More modern languages, such as Python, tend to use automatic memory management. This automatically runs all the initialisation, and garbage collection procedures in the background. This reduces the complexity of development, however, it can affect performance somewhat and gives slightly less direct control to the developer.
Issues with memory management
There are a few ways in which messing up memory management can cause potentially serious issues. Using uninitialised memory, for example, can lead to undefined behaviour. Conversely, not clearing memory before releasing it can potentially leak data to the next application that tries to use that section of memory.
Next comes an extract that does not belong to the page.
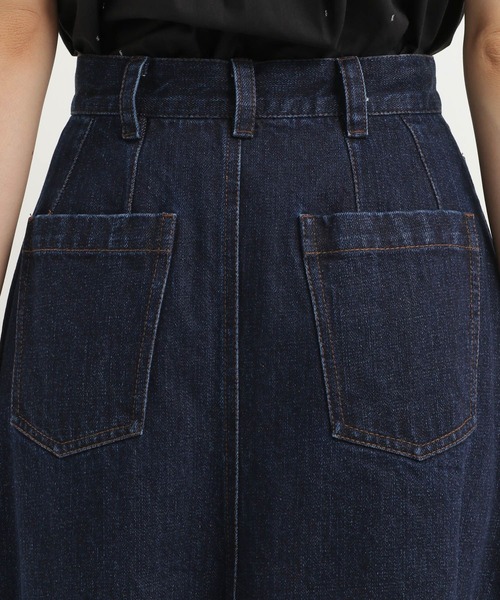 Andemiu（アンデミュウ）の「デニムフレアロングスカート579830（デニムスカート・レディース・ネイビー/ブルー・SMALL/MEDIUM）」の18枚目の写真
Once a memory location is no longer needed, it should be released. This allows the computer to reassign it to other software as it’s needed. If you don’t clean up unnecessary memory after yourself, this is referred to as a memory leak. This isn’t necessarily a huge issue in short-running programs, as once the process ends, the memory will be released. But for long-running software, this can end up consuming more and more system memory, until the computer runs out, typically resulting in the software crashing.
It’s important to ensure that the data you’re storing in a variable fits within the memory allocated to that variable. If you have a variable designed to hold three characters and try to write twenty characters to it, this is a buffer overflow. Buffer overflows can affect adjacent memory addresses resulting in memory corruption.
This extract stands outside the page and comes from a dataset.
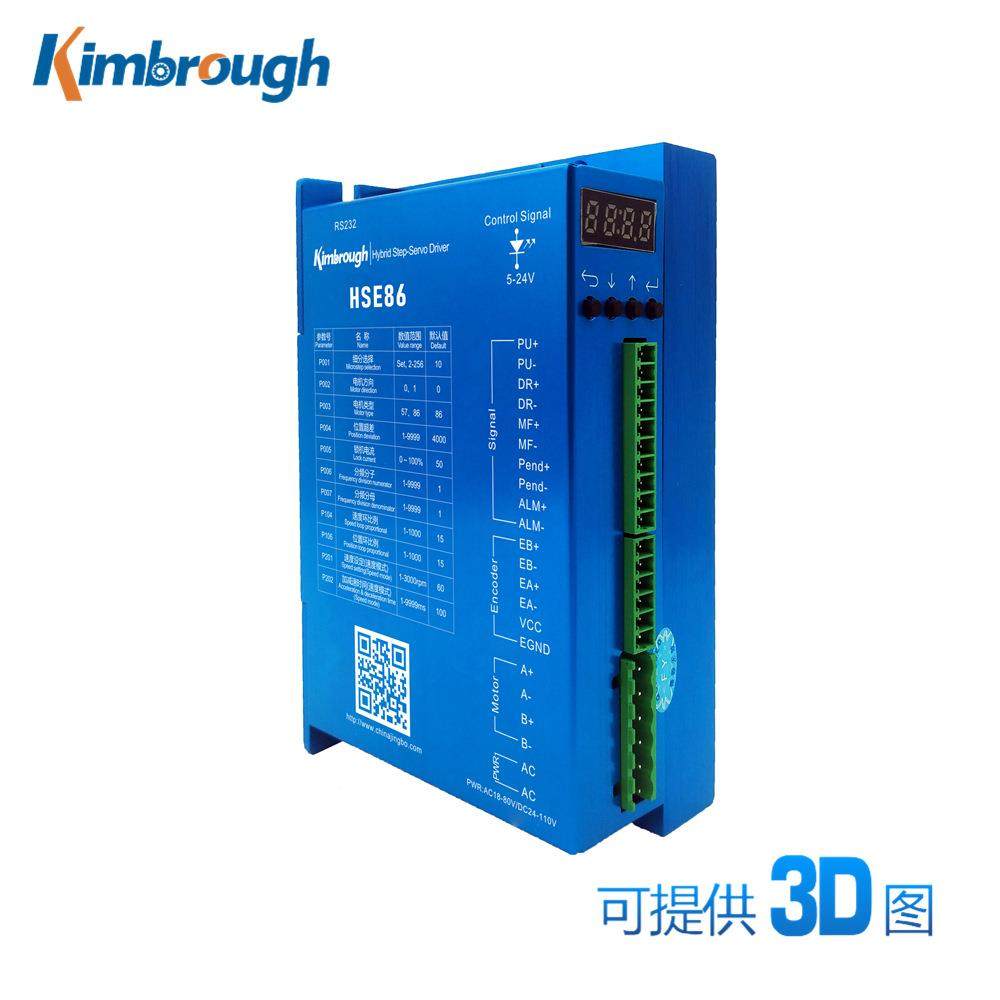 两相86双轴闭1环步进机电机力矩5.0MNm身长07mm轴径1OCT4M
Memory management issues result in unintended behaviour. This primarily takes the form of crashes or errors. In worst-case scenarios, however, it can result in code execution vulnerabilities. If the unintended behaviour is predictable, it may be possible to provide a specific input that results in the program executing malicious code. As such, good memory management is important in developing secure code.
One of the hidden factors of memory management is the use of virtual memory. Virtual memory is managed by the operating system rather than the application meaning developers can’t really affect it. Instead of being assigned actual physical memory addresses, each process is assigned its own unique memory address space. The operating system then converts the virtual address to a physical address whenever it needs to access memory.
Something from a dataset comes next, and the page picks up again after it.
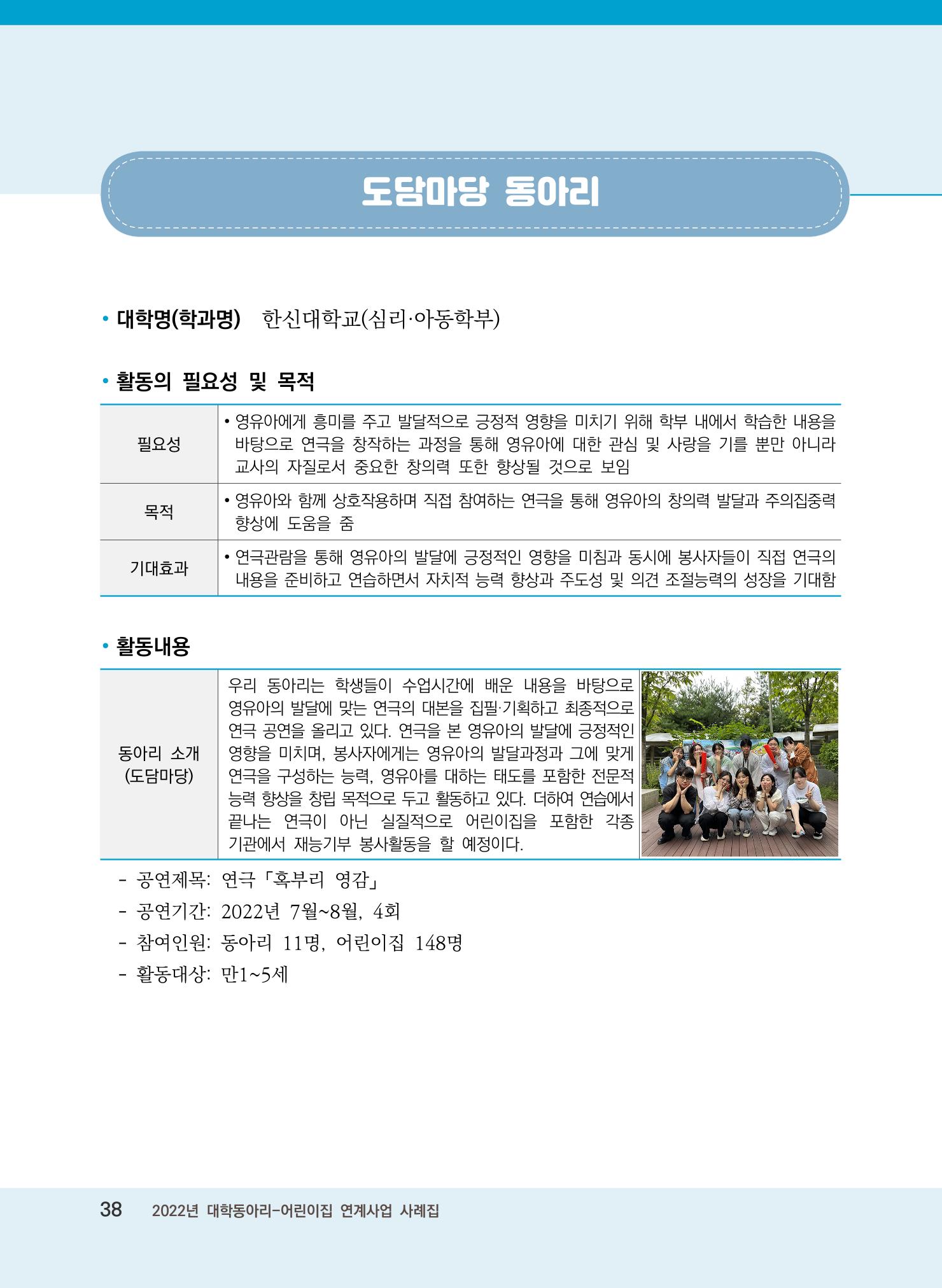 [경기도육아종합지원센터]2022 대학동아리-어린이집 연계사업 사례집 38페이지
One of the key advantages of using virtual memory is that it segments the memory address space between processes. This prevents one process from being able to read the memory of another. While generally not an issue for legitimate software, this helps to protect against malware and rogue software infecting or stealing data from other programs. It also helps to prevent buffer overflows from affecting different processes.
As an extra benefit, using virtual memory addresses allows the operating system to adjust the physical location of the data being stored as needed. This generally is used to transfer rarely used memory to a page or swap file on a storage drive when memory resources are strained. This incurs a hit to performance when those virtual memory addresses are needed, as storage is slower than true RAM, but it also prevents system or application crashes, which is generally preferred.
Memory management is the process of managing the limited resource of system RAM. In software, this is now generally performed automatically, however, some programming languages allow or require the manual management of memory. Mismanaging memory can lead to a large range of memory corruption issues and potentially to code execution vulnerabilities. The operating system also performs some memory management in the form of virtual addresses. This allows it to segregate the memory of each process, a useful security feature. It also allows the operating system to adjust the physical location of data without affecting the actual process.